After high school in 1930, Camus registered as a philosophy student at the University of Algiers. He obtained a
diplome d'etudes superieures in 1936 for a thesis on the relationship between Greek and Christian thought.
At university, he met his first wife, Simone Hie. She was a complicated girl, who tragically had become addicted to
morphine at fourteen when her mother gave it to her to help with the pain of her menstrual periods. Camus tried
desperately to break her drug-addiction but to no avail. They were married only two years and broke up in 1936.
Throughout the 1930s, Camus broadened his interests, reading the French classics as well as famous writers of the
day, Andre Gide, Henry de Montherlant, and Andree Malraux, a well-known young left-wing intellectual in Algiers. For a
short period in 1934-35, Camus was a member of the Algerian Communist Party.
In 1932, Camus began to write his first plays for the Theatre du Travail, which brought outstanding plays to
working class audiences. Camus' first published essays, L'Envers et L'Endroit (1937), describe the physical settings of
his childhood and include character portraits of his mother, grandmother, and uncle. A second collection of essays,
Noces (1938), contain lyrical descriptions of the Algerian countryside and the life of the poor in that country.
During the two years before the outbreak of World War II. Camus was a journalist with the newspaper, the
Alger-Republicain.
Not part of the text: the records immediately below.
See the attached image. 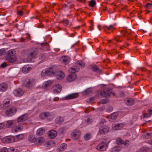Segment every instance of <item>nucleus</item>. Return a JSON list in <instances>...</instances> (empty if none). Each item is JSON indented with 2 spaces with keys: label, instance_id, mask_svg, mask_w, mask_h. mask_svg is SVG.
<instances>
[{
  "label": "nucleus",
  "instance_id": "nucleus-49",
  "mask_svg": "<svg viewBox=\"0 0 152 152\" xmlns=\"http://www.w3.org/2000/svg\"><path fill=\"white\" fill-rule=\"evenodd\" d=\"M71 2H67L66 4H65V6L66 7L69 8H71L72 6V4H70Z\"/></svg>",
  "mask_w": 152,
  "mask_h": 152
},
{
  "label": "nucleus",
  "instance_id": "nucleus-9",
  "mask_svg": "<svg viewBox=\"0 0 152 152\" xmlns=\"http://www.w3.org/2000/svg\"><path fill=\"white\" fill-rule=\"evenodd\" d=\"M60 61L61 63L66 64L70 62V58L68 56H64L61 58Z\"/></svg>",
  "mask_w": 152,
  "mask_h": 152
},
{
  "label": "nucleus",
  "instance_id": "nucleus-62",
  "mask_svg": "<svg viewBox=\"0 0 152 152\" xmlns=\"http://www.w3.org/2000/svg\"><path fill=\"white\" fill-rule=\"evenodd\" d=\"M107 101L104 100H102L99 102V103H102V104H105L107 102Z\"/></svg>",
  "mask_w": 152,
  "mask_h": 152
},
{
  "label": "nucleus",
  "instance_id": "nucleus-7",
  "mask_svg": "<svg viewBox=\"0 0 152 152\" xmlns=\"http://www.w3.org/2000/svg\"><path fill=\"white\" fill-rule=\"evenodd\" d=\"M61 89L62 87L61 85L59 84H56L53 87V92L54 93H59L61 91Z\"/></svg>",
  "mask_w": 152,
  "mask_h": 152
},
{
  "label": "nucleus",
  "instance_id": "nucleus-42",
  "mask_svg": "<svg viewBox=\"0 0 152 152\" xmlns=\"http://www.w3.org/2000/svg\"><path fill=\"white\" fill-rule=\"evenodd\" d=\"M116 141L118 144H122L124 143V141L120 138L117 139Z\"/></svg>",
  "mask_w": 152,
  "mask_h": 152
},
{
  "label": "nucleus",
  "instance_id": "nucleus-47",
  "mask_svg": "<svg viewBox=\"0 0 152 152\" xmlns=\"http://www.w3.org/2000/svg\"><path fill=\"white\" fill-rule=\"evenodd\" d=\"M7 152H16L15 149L13 147H10L8 148L7 150Z\"/></svg>",
  "mask_w": 152,
  "mask_h": 152
},
{
  "label": "nucleus",
  "instance_id": "nucleus-8",
  "mask_svg": "<svg viewBox=\"0 0 152 152\" xmlns=\"http://www.w3.org/2000/svg\"><path fill=\"white\" fill-rule=\"evenodd\" d=\"M16 111L17 109L15 107H12L6 110V114L8 116H11V114L16 112Z\"/></svg>",
  "mask_w": 152,
  "mask_h": 152
},
{
  "label": "nucleus",
  "instance_id": "nucleus-39",
  "mask_svg": "<svg viewBox=\"0 0 152 152\" xmlns=\"http://www.w3.org/2000/svg\"><path fill=\"white\" fill-rule=\"evenodd\" d=\"M76 64L81 67H84L85 66V63L82 61H78L76 62Z\"/></svg>",
  "mask_w": 152,
  "mask_h": 152
},
{
  "label": "nucleus",
  "instance_id": "nucleus-20",
  "mask_svg": "<svg viewBox=\"0 0 152 152\" xmlns=\"http://www.w3.org/2000/svg\"><path fill=\"white\" fill-rule=\"evenodd\" d=\"M109 128L107 126L101 127L99 130V132L101 134H105L108 132Z\"/></svg>",
  "mask_w": 152,
  "mask_h": 152
},
{
  "label": "nucleus",
  "instance_id": "nucleus-37",
  "mask_svg": "<svg viewBox=\"0 0 152 152\" xmlns=\"http://www.w3.org/2000/svg\"><path fill=\"white\" fill-rule=\"evenodd\" d=\"M51 84V81H48L44 83L43 87L45 88L49 86Z\"/></svg>",
  "mask_w": 152,
  "mask_h": 152
},
{
  "label": "nucleus",
  "instance_id": "nucleus-33",
  "mask_svg": "<svg viewBox=\"0 0 152 152\" xmlns=\"http://www.w3.org/2000/svg\"><path fill=\"white\" fill-rule=\"evenodd\" d=\"M10 99H5L3 102V105L5 106H8L10 102Z\"/></svg>",
  "mask_w": 152,
  "mask_h": 152
},
{
  "label": "nucleus",
  "instance_id": "nucleus-43",
  "mask_svg": "<svg viewBox=\"0 0 152 152\" xmlns=\"http://www.w3.org/2000/svg\"><path fill=\"white\" fill-rule=\"evenodd\" d=\"M115 39L118 42H121L122 40V38L120 35L117 36L115 38Z\"/></svg>",
  "mask_w": 152,
  "mask_h": 152
},
{
  "label": "nucleus",
  "instance_id": "nucleus-31",
  "mask_svg": "<svg viewBox=\"0 0 152 152\" xmlns=\"http://www.w3.org/2000/svg\"><path fill=\"white\" fill-rule=\"evenodd\" d=\"M66 131V128L63 127L60 128L58 130V132L60 134H62L64 133Z\"/></svg>",
  "mask_w": 152,
  "mask_h": 152
},
{
  "label": "nucleus",
  "instance_id": "nucleus-18",
  "mask_svg": "<svg viewBox=\"0 0 152 152\" xmlns=\"http://www.w3.org/2000/svg\"><path fill=\"white\" fill-rule=\"evenodd\" d=\"M64 76V73L62 71L58 72L56 74V77L58 80H61L63 79Z\"/></svg>",
  "mask_w": 152,
  "mask_h": 152
},
{
  "label": "nucleus",
  "instance_id": "nucleus-5",
  "mask_svg": "<svg viewBox=\"0 0 152 152\" xmlns=\"http://www.w3.org/2000/svg\"><path fill=\"white\" fill-rule=\"evenodd\" d=\"M71 135L72 138L75 140H76L79 138L80 133L79 130H75L72 133Z\"/></svg>",
  "mask_w": 152,
  "mask_h": 152
},
{
  "label": "nucleus",
  "instance_id": "nucleus-60",
  "mask_svg": "<svg viewBox=\"0 0 152 152\" xmlns=\"http://www.w3.org/2000/svg\"><path fill=\"white\" fill-rule=\"evenodd\" d=\"M105 27L106 28H107L109 30H110L111 29L113 28V26L112 25H110L109 26H105Z\"/></svg>",
  "mask_w": 152,
  "mask_h": 152
},
{
  "label": "nucleus",
  "instance_id": "nucleus-35",
  "mask_svg": "<svg viewBox=\"0 0 152 152\" xmlns=\"http://www.w3.org/2000/svg\"><path fill=\"white\" fill-rule=\"evenodd\" d=\"M126 104L129 105H131L134 104V101L132 99H129L127 101Z\"/></svg>",
  "mask_w": 152,
  "mask_h": 152
},
{
  "label": "nucleus",
  "instance_id": "nucleus-51",
  "mask_svg": "<svg viewBox=\"0 0 152 152\" xmlns=\"http://www.w3.org/2000/svg\"><path fill=\"white\" fill-rule=\"evenodd\" d=\"M145 7L147 9L151 8L152 7V4L151 3H148L145 5Z\"/></svg>",
  "mask_w": 152,
  "mask_h": 152
},
{
  "label": "nucleus",
  "instance_id": "nucleus-19",
  "mask_svg": "<svg viewBox=\"0 0 152 152\" xmlns=\"http://www.w3.org/2000/svg\"><path fill=\"white\" fill-rule=\"evenodd\" d=\"M79 70V68L77 66H74L73 67L69 68L68 69L69 72L72 74L76 72H77Z\"/></svg>",
  "mask_w": 152,
  "mask_h": 152
},
{
  "label": "nucleus",
  "instance_id": "nucleus-11",
  "mask_svg": "<svg viewBox=\"0 0 152 152\" xmlns=\"http://www.w3.org/2000/svg\"><path fill=\"white\" fill-rule=\"evenodd\" d=\"M77 93H73L68 95L64 97L65 100H68L73 99L77 97L78 96Z\"/></svg>",
  "mask_w": 152,
  "mask_h": 152
},
{
  "label": "nucleus",
  "instance_id": "nucleus-23",
  "mask_svg": "<svg viewBox=\"0 0 152 152\" xmlns=\"http://www.w3.org/2000/svg\"><path fill=\"white\" fill-rule=\"evenodd\" d=\"M96 148L101 151L104 150L106 149V144L104 143H100L97 146Z\"/></svg>",
  "mask_w": 152,
  "mask_h": 152
},
{
  "label": "nucleus",
  "instance_id": "nucleus-3",
  "mask_svg": "<svg viewBox=\"0 0 152 152\" xmlns=\"http://www.w3.org/2000/svg\"><path fill=\"white\" fill-rule=\"evenodd\" d=\"M110 90L111 89L110 88H106L103 91H101L100 94L101 96L107 98V96H109L111 93Z\"/></svg>",
  "mask_w": 152,
  "mask_h": 152
},
{
  "label": "nucleus",
  "instance_id": "nucleus-59",
  "mask_svg": "<svg viewBox=\"0 0 152 152\" xmlns=\"http://www.w3.org/2000/svg\"><path fill=\"white\" fill-rule=\"evenodd\" d=\"M46 75V71L45 70H43L41 74V75L42 76H45Z\"/></svg>",
  "mask_w": 152,
  "mask_h": 152
},
{
  "label": "nucleus",
  "instance_id": "nucleus-25",
  "mask_svg": "<svg viewBox=\"0 0 152 152\" xmlns=\"http://www.w3.org/2000/svg\"><path fill=\"white\" fill-rule=\"evenodd\" d=\"M45 133V130L43 128L39 129L36 132V134L37 136H40L44 134Z\"/></svg>",
  "mask_w": 152,
  "mask_h": 152
},
{
  "label": "nucleus",
  "instance_id": "nucleus-57",
  "mask_svg": "<svg viewBox=\"0 0 152 152\" xmlns=\"http://www.w3.org/2000/svg\"><path fill=\"white\" fill-rule=\"evenodd\" d=\"M63 23L65 26H67L68 24L69 21L67 20H66L62 21Z\"/></svg>",
  "mask_w": 152,
  "mask_h": 152
},
{
  "label": "nucleus",
  "instance_id": "nucleus-2",
  "mask_svg": "<svg viewBox=\"0 0 152 152\" xmlns=\"http://www.w3.org/2000/svg\"><path fill=\"white\" fill-rule=\"evenodd\" d=\"M38 53L37 49H35L34 50H29L28 52L27 56L30 59H33L36 58Z\"/></svg>",
  "mask_w": 152,
  "mask_h": 152
},
{
  "label": "nucleus",
  "instance_id": "nucleus-24",
  "mask_svg": "<svg viewBox=\"0 0 152 152\" xmlns=\"http://www.w3.org/2000/svg\"><path fill=\"white\" fill-rule=\"evenodd\" d=\"M48 135L50 138H54L57 135V132L55 130H52L49 132Z\"/></svg>",
  "mask_w": 152,
  "mask_h": 152
},
{
  "label": "nucleus",
  "instance_id": "nucleus-16",
  "mask_svg": "<svg viewBox=\"0 0 152 152\" xmlns=\"http://www.w3.org/2000/svg\"><path fill=\"white\" fill-rule=\"evenodd\" d=\"M124 126V124L123 123L114 124L112 125V128L115 130H118L121 129Z\"/></svg>",
  "mask_w": 152,
  "mask_h": 152
},
{
  "label": "nucleus",
  "instance_id": "nucleus-30",
  "mask_svg": "<svg viewBox=\"0 0 152 152\" xmlns=\"http://www.w3.org/2000/svg\"><path fill=\"white\" fill-rule=\"evenodd\" d=\"M36 138L32 134L30 135L28 138L29 141L31 142L34 143H35Z\"/></svg>",
  "mask_w": 152,
  "mask_h": 152
},
{
  "label": "nucleus",
  "instance_id": "nucleus-15",
  "mask_svg": "<svg viewBox=\"0 0 152 152\" xmlns=\"http://www.w3.org/2000/svg\"><path fill=\"white\" fill-rule=\"evenodd\" d=\"M118 115L117 113H115L108 116L107 118H109V120L110 121H113L116 119Z\"/></svg>",
  "mask_w": 152,
  "mask_h": 152
},
{
  "label": "nucleus",
  "instance_id": "nucleus-28",
  "mask_svg": "<svg viewBox=\"0 0 152 152\" xmlns=\"http://www.w3.org/2000/svg\"><path fill=\"white\" fill-rule=\"evenodd\" d=\"M91 69L92 70L97 73H101L102 72L101 70L99 69L98 66L95 65H93L91 66Z\"/></svg>",
  "mask_w": 152,
  "mask_h": 152
},
{
  "label": "nucleus",
  "instance_id": "nucleus-63",
  "mask_svg": "<svg viewBox=\"0 0 152 152\" xmlns=\"http://www.w3.org/2000/svg\"><path fill=\"white\" fill-rule=\"evenodd\" d=\"M24 62H30L31 61L30 59H24L23 60Z\"/></svg>",
  "mask_w": 152,
  "mask_h": 152
},
{
  "label": "nucleus",
  "instance_id": "nucleus-55",
  "mask_svg": "<svg viewBox=\"0 0 152 152\" xmlns=\"http://www.w3.org/2000/svg\"><path fill=\"white\" fill-rule=\"evenodd\" d=\"M113 110V108L111 106H109L107 109V111L108 112H111Z\"/></svg>",
  "mask_w": 152,
  "mask_h": 152
},
{
  "label": "nucleus",
  "instance_id": "nucleus-54",
  "mask_svg": "<svg viewBox=\"0 0 152 152\" xmlns=\"http://www.w3.org/2000/svg\"><path fill=\"white\" fill-rule=\"evenodd\" d=\"M123 144H124L125 146H126L129 145V141L126 140L124 142V143Z\"/></svg>",
  "mask_w": 152,
  "mask_h": 152
},
{
  "label": "nucleus",
  "instance_id": "nucleus-12",
  "mask_svg": "<svg viewBox=\"0 0 152 152\" xmlns=\"http://www.w3.org/2000/svg\"><path fill=\"white\" fill-rule=\"evenodd\" d=\"M76 78L77 75L75 74H71L67 77L66 80L68 82H72L75 80Z\"/></svg>",
  "mask_w": 152,
  "mask_h": 152
},
{
  "label": "nucleus",
  "instance_id": "nucleus-61",
  "mask_svg": "<svg viewBox=\"0 0 152 152\" xmlns=\"http://www.w3.org/2000/svg\"><path fill=\"white\" fill-rule=\"evenodd\" d=\"M7 150L6 148H4L0 151V152H6Z\"/></svg>",
  "mask_w": 152,
  "mask_h": 152
},
{
  "label": "nucleus",
  "instance_id": "nucleus-29",
  "mask_svg": "<svg viewBox=\"0 0 152 152\" xmlns=\"http://www.w3.org/2000/svg\"><path fill=\"white\" fill-rule=\"evenodd\" d=\"M31 69L30 67H28V66H25L22 69V72L24 73H27Z\"/></svg>",
  "mask_w": 152,
  "mask_h": 152
},
{
  "label": "nucleus",
  "instance_id": "nucleus-4",
  "mask_svg": "<svg viewBox=\"0 0 152 152\" xmlns=\"http://www.w3.org/2000/svg\"><path fill=\"white\" fill-rule=\"evenodd\" d=\"M15 139L13 137L11 136L6 137L2 138V141L4 143H10L14 142Z\"/></svg>",
  "mask_w": 152,
  "mask_h": 152
},
{
  "label": "nucleus",
  "instance_id": "nucleus-56",
  "mask_svg": "<svg viewBox=\"0 0 152 152\" xmlns=\"http://www.w3.org/2000/svg\"><path fill=\"white\" fill-rule=\"evenodd\" d=\"M53 143V141H51L49 142H47L46 143L47 146H48L49 147H50V145Z\"/></svg>",
  "mask_w": 152,
  "mask_h": 152
},
{
  "label": "nucleus",
  "instance_id": "nucleus-45",
  "mask_svg": "<svg viewBox=\"0 0 152 152\" xmlns=\"http://www.w3.org/2000/svg\"><path fill=\"white\" fill-rule=\"evenodd\" d=\"M152 137V134L151 133H146L145 136V138L148 139L151 138Z\"/></svg>",
  "mask_w": 152,
  "mask_h": 152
There, he reviewed some of Jean-Paul Sartre's early literary works and wrote a series of articles that
addressed the oppressed social conditions of the Arabs in Algeria. These articles drew attention to the injustices and
the plight of the Arabs that would eventually lead to the outbreak of the Algerian War fifteen years later in 1954.
During World War II, Camus went to live in Paris where he worked at first for the newspaper, Paris Soir. Before
leaving Algeria, he met his second wife, Francine Faure. They had twin children in 1945.
It was at this time that Camus came into prominence as a great writer. In 1942, the novel, L'Etranger, was
published, perhaps his finest work of fiction. The Le Mythe de Sisyphe was also published in 1942. Camus now became
widely known in literary circles.
It was not until near the end of the war and after the liberation of Paris in 1944 that he became a national figure as
editor of the Resistance newspaper, Combat. Camus used Combat to make the French public aware of the political and
economic crisis in Algeria. It was at this time that Camus met the famous French philosopher, Jean-Paul Sartre.
In 1947, Camus published his second novel, La Peste; in 1951, a long essay, L'Homme Revolte; and in 1956, his
third novel, La Chute. His essay, L'Homme Revolte, involved a strong criticism of Soviet Communism which caused the
eventual break in friendship between himself and Sartre, a strong supporter of Soviet Communism.
In 1957, at the early age of 44, Albert Camus received the Nobel Prize for Literature. Besides Rudyard Kipling, he
was the youngest man to have ever received this prize.
Very tragically, he was killed in an automobile accident less than three years later on his way from the south of
France to Paris in 1960.
Sources:
"Albert Camus." Encyclopaedia Britannica. CD - ROM. 2002 ed. Chicago: Britannica.com Inc. 2002.
Lattal, Ashley. "The Life, Work, and Creativity of Albert Camus." 24 Mar. 2002.